Rectangle pattern, upon breakout, is likely to continue the trend. This graphical price pattern stands for existing trend confirmation. And it is called a bullish rectangle if the breakout takes place on the upside. The bullish rectangle pattern is considered one of the most common ones. It is a pattern of trend continuation which means that it generally comes in an uptrend by signaling that the uptrend will continue. The bullish version is usually formed in an uptrend and signals that the trend’s direction will prevail after its occurrence on the chart.

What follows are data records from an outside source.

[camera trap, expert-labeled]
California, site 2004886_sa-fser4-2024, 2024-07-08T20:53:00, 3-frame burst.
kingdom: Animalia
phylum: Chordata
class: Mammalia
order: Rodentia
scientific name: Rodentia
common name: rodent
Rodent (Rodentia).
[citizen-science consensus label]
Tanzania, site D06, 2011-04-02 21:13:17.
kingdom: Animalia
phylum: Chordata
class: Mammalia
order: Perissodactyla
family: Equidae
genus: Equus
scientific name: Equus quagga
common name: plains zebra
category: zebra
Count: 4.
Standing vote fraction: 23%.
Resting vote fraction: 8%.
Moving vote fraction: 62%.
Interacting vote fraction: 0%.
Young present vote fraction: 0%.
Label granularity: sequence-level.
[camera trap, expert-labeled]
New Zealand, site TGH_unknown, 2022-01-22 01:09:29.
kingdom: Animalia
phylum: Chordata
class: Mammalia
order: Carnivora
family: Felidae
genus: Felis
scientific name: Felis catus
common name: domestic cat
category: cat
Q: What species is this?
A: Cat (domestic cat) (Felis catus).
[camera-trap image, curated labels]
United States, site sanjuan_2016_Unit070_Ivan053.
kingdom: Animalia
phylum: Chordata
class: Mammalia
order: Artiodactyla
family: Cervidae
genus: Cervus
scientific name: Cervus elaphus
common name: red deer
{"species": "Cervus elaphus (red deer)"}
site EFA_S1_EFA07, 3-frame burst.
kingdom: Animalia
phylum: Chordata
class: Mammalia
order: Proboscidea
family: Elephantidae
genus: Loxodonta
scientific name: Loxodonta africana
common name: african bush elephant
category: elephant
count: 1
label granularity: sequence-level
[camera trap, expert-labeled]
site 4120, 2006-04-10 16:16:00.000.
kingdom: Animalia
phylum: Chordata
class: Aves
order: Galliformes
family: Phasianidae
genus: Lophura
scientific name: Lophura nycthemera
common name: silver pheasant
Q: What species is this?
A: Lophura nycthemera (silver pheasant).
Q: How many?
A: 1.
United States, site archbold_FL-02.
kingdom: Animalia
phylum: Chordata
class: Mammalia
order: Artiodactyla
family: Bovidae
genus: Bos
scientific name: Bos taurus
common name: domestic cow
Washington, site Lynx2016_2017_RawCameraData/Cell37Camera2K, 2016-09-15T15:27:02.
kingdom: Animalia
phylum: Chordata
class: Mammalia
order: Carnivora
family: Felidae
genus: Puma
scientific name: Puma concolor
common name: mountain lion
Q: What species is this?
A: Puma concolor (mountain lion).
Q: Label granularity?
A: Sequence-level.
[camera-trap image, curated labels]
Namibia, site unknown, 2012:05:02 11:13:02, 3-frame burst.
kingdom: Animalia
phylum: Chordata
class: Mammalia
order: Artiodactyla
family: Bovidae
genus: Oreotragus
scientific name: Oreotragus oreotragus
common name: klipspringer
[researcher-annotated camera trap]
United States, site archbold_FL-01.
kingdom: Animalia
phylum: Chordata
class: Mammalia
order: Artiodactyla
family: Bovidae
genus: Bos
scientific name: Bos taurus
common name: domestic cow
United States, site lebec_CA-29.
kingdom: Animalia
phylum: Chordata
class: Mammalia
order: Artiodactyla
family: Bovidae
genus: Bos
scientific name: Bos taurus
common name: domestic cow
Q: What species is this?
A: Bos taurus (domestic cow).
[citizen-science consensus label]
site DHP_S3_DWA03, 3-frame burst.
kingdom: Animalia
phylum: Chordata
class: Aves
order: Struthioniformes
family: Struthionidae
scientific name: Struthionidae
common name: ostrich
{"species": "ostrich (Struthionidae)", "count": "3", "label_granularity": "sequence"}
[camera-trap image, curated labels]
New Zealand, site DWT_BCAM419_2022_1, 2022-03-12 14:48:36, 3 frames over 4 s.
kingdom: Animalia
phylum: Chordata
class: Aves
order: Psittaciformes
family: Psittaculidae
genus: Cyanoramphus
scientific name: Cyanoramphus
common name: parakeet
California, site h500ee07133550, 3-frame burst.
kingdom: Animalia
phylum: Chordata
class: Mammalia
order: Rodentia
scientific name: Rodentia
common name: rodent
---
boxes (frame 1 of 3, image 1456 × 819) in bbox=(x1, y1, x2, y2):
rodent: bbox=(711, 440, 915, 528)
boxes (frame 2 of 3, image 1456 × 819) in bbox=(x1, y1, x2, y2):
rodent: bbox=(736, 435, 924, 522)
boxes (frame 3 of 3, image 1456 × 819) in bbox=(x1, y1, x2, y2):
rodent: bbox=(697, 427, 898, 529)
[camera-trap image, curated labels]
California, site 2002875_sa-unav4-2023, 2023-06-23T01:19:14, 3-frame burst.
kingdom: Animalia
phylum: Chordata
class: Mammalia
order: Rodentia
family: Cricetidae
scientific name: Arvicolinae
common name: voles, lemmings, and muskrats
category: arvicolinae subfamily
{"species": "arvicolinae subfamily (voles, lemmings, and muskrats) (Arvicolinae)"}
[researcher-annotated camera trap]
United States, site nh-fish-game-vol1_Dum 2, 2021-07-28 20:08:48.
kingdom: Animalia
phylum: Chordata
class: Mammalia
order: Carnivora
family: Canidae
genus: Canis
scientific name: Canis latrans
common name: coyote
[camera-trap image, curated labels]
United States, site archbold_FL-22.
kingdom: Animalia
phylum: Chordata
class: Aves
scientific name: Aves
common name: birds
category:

The formation of rectangle reflects a consolidation period. It is defined by two parallel trendlines which represent support and resistance levels respectively. The most recent lows and highs of the price are connected, through these levels holding a certain bunch of price fluctuations within.
The move of the currency is made between flat support and resistance levels. The price that climbs above the resistance line (plus the possibility if certain deviation is) is a buy signal as the level at which the asset has been continually sold is finally overcome. After an uptrend, the price stops to consolidate for a moment. After the break of the upper trend line a trader has an opportunity of buying. Stop loss can be put below the lower trend line and the profit target can be the height of the rectangle above the upper trend line.
The price, depending a bullish rectangle pattern formation, is believed to rise at least to its target level. It is calculated in the following way:
T = R + H
T is the target price;
R is the resistance level (pattern’s top);
H is the pattern’s height (distance between support and resistance).